H) Documentation review indicated the Hospital had taken disciplinary action against the nurses involved in the incident. Disciplinary actions included: RN #1 was placed on administrative leave immediately following the discovery of the incident, pending the outcome of the internal investigation. RN #2 was placed on administrative leave, and eventually terminated, after the discovery of an additional, previously unreported incident involving the administration of a medication infusion to the wrong patient. RN #3 was given a written warning.

No Description Available

Tag No.: A0288

Based on interview and documentation review, it was determined the Hospital failed to ensure that performance improvement activities tracked medical errors and adverse patient events, analyzed their causes and implemented preventive actions and mechanisms that include feedback and learning throughout the Hospital. Specifically the Hospital failed to ensure that education regarding incident reporting was provided to all Infusion Unit nursing staff following the delay in reporting of two infusion incidents in 1 of 10 clinical records reviewed.

Findings included:

Please refer to Tag A-0409 for additional, background information regarding this incident.

A) The Nurse Manager (Manager) of the Infusion Unit was interviewed in person at various times during the 9/6/11-9/7/11 survey. The Manager said she had met with the nursing staff on the unit in small groups for discussion about the incident, to review staff's knowledge of policies and practices and dialogue about stressors in the environment.

B) Documentation related to the small group meetings that was provided at the Surveyors request, did not indicate the Hospital's incident reporting policy was specifically reviewed, nor did documentation include a signed attendance sheet by attendees at the discussion groups.

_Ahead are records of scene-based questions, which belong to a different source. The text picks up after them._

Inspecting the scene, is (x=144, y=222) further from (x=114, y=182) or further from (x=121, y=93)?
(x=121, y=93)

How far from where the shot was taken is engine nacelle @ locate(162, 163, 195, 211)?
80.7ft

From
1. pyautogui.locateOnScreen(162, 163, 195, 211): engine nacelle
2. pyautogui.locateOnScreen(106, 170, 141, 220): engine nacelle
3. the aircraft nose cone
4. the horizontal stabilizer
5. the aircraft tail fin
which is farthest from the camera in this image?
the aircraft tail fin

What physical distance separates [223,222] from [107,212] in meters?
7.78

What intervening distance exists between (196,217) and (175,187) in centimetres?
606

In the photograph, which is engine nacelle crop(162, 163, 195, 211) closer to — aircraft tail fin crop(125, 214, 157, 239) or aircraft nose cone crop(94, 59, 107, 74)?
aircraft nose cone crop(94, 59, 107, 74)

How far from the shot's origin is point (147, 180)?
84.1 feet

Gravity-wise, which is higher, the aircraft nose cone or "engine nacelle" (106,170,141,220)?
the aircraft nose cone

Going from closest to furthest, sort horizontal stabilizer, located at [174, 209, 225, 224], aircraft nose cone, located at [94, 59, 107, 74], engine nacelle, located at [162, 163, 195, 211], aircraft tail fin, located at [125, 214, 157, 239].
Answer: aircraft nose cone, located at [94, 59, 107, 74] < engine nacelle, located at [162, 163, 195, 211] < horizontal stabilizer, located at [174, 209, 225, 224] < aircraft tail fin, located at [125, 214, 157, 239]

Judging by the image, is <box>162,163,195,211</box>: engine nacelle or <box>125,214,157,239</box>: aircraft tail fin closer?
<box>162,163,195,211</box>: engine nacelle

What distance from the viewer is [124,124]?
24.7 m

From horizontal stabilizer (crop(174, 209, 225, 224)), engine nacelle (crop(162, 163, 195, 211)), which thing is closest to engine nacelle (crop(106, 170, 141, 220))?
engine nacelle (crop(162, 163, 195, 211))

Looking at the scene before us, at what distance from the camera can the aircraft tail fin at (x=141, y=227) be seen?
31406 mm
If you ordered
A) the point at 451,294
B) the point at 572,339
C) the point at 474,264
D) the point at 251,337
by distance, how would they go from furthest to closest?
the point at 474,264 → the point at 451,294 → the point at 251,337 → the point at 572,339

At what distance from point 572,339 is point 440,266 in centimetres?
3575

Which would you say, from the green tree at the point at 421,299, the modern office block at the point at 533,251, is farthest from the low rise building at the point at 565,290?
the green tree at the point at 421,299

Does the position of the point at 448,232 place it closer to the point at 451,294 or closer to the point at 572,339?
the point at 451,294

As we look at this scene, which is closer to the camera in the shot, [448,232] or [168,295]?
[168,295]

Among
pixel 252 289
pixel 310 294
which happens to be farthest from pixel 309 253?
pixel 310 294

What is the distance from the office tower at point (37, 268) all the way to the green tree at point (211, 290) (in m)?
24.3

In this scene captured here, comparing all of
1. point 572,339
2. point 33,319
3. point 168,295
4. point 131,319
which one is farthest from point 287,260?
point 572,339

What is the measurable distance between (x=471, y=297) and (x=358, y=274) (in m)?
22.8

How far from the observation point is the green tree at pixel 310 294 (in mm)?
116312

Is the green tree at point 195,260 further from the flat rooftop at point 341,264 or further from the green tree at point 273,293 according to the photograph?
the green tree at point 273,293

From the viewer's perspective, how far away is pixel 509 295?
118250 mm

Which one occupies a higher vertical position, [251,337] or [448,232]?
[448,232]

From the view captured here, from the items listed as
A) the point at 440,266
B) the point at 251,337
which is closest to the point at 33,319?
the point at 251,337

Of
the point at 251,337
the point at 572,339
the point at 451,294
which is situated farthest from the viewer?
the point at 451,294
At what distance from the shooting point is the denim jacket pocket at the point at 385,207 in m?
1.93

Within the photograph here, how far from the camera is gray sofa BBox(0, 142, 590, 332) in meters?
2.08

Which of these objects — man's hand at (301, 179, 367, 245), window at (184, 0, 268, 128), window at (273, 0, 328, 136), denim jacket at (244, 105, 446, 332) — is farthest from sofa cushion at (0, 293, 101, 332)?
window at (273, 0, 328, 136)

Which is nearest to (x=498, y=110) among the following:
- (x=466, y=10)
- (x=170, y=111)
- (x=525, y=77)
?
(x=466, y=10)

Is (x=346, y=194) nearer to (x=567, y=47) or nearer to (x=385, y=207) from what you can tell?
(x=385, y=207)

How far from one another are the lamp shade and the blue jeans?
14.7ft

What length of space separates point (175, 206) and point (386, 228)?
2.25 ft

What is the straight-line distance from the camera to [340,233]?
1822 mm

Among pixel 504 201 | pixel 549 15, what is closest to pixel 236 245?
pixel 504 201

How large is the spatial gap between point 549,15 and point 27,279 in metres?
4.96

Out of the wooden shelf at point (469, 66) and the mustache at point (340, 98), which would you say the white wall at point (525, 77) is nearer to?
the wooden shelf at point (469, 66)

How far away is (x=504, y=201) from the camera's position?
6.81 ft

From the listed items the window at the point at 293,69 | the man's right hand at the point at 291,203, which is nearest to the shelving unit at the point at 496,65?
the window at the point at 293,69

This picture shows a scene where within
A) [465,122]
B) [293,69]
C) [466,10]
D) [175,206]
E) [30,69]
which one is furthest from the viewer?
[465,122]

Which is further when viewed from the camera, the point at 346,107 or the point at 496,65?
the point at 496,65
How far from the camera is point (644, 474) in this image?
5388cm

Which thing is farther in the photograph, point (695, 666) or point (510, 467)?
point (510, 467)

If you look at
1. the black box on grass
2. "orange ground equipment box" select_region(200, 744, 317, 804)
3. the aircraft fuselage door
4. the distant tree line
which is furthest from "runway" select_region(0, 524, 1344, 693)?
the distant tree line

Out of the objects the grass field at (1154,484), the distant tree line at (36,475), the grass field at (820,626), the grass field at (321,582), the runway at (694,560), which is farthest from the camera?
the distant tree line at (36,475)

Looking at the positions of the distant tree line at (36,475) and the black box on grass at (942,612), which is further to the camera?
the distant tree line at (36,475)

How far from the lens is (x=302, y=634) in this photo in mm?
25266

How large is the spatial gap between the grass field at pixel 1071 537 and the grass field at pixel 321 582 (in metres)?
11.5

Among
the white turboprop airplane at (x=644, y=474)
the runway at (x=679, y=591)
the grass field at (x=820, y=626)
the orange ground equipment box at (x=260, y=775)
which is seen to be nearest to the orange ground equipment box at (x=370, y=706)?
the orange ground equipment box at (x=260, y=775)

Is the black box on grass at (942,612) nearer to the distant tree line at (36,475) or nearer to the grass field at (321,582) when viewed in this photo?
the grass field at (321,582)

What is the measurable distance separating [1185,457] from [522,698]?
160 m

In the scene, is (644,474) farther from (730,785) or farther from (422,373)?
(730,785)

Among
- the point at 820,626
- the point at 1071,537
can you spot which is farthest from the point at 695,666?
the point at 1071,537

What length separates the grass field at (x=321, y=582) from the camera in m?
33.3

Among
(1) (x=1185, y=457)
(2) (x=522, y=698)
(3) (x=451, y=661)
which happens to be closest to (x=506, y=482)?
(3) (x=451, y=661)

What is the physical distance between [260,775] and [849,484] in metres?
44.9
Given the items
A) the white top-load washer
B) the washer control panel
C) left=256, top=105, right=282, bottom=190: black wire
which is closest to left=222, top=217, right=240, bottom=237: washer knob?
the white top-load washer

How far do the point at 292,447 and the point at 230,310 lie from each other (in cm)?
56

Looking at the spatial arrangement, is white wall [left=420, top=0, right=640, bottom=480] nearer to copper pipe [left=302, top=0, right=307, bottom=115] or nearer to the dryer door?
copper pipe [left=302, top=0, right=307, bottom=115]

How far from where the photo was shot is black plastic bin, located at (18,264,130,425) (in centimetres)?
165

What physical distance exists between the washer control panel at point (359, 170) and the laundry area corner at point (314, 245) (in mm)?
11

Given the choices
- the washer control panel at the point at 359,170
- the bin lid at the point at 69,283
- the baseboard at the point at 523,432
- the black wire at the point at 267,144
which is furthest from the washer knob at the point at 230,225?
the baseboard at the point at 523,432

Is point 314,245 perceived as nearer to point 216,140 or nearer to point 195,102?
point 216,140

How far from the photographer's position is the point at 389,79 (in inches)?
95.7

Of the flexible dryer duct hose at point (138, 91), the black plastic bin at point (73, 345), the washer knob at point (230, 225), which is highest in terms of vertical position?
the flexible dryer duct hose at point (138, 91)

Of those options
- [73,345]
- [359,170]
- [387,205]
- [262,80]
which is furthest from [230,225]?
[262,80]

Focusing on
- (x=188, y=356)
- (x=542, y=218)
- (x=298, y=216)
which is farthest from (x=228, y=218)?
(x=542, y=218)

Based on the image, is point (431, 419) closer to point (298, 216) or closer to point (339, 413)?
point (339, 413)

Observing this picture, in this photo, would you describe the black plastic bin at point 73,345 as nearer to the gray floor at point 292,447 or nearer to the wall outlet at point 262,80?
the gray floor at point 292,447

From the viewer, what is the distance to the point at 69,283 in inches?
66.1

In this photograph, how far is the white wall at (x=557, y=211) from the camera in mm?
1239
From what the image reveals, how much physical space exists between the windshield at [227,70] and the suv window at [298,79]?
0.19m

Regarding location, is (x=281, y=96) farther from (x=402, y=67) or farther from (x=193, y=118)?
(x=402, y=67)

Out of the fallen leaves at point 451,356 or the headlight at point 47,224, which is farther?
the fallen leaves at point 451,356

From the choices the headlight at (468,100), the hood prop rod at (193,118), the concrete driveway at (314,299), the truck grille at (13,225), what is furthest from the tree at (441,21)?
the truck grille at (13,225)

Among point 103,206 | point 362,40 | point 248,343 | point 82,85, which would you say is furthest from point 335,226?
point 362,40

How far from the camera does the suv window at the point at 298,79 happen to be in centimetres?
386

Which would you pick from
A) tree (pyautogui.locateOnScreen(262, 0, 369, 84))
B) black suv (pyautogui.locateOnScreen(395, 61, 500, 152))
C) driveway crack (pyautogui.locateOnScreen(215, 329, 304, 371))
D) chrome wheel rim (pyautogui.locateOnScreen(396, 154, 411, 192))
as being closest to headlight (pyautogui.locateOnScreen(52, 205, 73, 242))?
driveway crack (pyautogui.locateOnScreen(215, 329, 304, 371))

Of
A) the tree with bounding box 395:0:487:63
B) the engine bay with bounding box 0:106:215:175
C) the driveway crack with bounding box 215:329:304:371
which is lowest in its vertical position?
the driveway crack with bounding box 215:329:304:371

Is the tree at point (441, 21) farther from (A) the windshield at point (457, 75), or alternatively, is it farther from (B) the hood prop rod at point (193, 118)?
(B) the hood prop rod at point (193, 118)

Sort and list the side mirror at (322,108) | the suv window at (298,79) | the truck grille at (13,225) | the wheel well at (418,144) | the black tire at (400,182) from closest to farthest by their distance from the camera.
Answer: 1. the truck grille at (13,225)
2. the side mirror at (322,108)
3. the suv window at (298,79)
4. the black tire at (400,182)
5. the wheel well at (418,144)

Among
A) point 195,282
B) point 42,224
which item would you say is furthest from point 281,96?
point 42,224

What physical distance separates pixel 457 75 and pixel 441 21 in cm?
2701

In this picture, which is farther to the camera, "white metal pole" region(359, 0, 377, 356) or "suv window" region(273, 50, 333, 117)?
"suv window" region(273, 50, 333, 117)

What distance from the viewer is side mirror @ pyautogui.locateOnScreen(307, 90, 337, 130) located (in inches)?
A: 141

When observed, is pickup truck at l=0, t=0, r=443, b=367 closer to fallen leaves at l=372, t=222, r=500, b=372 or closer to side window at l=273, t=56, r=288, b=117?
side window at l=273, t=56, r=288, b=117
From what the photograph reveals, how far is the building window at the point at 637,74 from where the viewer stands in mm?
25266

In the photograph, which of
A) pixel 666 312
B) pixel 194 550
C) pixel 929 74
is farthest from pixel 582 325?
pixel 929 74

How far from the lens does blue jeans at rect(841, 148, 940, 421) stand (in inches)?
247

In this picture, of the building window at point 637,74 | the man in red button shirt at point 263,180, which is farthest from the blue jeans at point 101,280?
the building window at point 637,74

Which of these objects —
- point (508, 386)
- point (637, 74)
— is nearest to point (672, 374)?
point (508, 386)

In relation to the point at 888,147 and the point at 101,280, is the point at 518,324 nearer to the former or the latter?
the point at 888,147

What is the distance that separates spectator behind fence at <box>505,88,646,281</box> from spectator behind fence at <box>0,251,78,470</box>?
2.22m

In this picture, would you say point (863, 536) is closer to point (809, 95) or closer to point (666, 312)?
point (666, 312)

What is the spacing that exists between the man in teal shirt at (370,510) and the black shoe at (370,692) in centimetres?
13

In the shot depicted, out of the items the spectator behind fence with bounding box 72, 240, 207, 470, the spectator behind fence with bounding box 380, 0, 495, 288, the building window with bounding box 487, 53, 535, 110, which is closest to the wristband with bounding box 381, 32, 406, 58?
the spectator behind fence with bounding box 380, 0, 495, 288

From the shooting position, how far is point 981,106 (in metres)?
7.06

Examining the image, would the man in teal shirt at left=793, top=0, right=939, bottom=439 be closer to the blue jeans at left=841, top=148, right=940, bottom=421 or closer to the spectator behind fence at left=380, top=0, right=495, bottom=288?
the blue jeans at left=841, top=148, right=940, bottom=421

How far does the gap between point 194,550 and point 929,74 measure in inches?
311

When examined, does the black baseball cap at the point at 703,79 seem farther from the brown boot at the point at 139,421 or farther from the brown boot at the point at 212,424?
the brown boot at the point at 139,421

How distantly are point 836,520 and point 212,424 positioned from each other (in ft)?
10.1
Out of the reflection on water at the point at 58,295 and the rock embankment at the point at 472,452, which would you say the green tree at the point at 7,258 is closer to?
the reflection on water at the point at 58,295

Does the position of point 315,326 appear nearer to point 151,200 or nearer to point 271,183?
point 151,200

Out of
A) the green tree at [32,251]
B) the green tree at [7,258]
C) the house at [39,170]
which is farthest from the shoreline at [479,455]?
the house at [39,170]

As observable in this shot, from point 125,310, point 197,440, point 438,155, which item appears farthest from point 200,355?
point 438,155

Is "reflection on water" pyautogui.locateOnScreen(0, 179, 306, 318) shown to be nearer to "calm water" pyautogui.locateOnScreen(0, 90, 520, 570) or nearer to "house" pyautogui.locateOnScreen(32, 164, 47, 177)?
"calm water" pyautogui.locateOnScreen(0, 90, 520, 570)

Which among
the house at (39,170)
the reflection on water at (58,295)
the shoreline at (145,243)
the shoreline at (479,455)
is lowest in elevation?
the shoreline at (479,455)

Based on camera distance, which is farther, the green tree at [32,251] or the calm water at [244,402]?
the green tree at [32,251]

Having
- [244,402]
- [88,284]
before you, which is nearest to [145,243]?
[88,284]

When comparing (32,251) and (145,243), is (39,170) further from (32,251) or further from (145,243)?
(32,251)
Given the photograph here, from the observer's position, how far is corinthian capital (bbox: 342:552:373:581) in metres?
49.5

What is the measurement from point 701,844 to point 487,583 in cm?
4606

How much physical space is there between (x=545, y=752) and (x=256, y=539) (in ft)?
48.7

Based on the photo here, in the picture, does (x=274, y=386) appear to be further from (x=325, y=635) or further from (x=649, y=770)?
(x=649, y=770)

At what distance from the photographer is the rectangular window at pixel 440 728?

However, a typed list that included first name and last initial of staff members who had attended a group meeting was provided.

C) Infusion Unit Staff Registered Nurse #5 (RN #5), whose name appeared as an attendee at one of the Infusion Unit group meetings, was interviewed in person on 9/7/11 at 11:15 am. RN#5 said she did not recall any discussion with her about the incident or about any policies or practices.

D) Infusion Unit Staff Registered Nurse #6 (RN#6), whose name appeared as an attendee at one of the Infusion Unit group meetings, was interviewed in person on 9/7/11 at 12:20 pm. RN #6 said the Manager had discussed the incident regarding blood transfusions with her, but there was no discussion about reporting incidents.

E) Infusion Unit Staff Registered Nurse #7 (RN#7), whose name appeared as an attendee at one of the Infusion Unit group meetings, was interviewed in person on 9/7/11 at 11:15 am. RN #7 said she had been away when the meeting took place related to blood transfusion incident. RN #7 said she never attended or spoke with anyone directly, but she heard about the meetings from other staff members.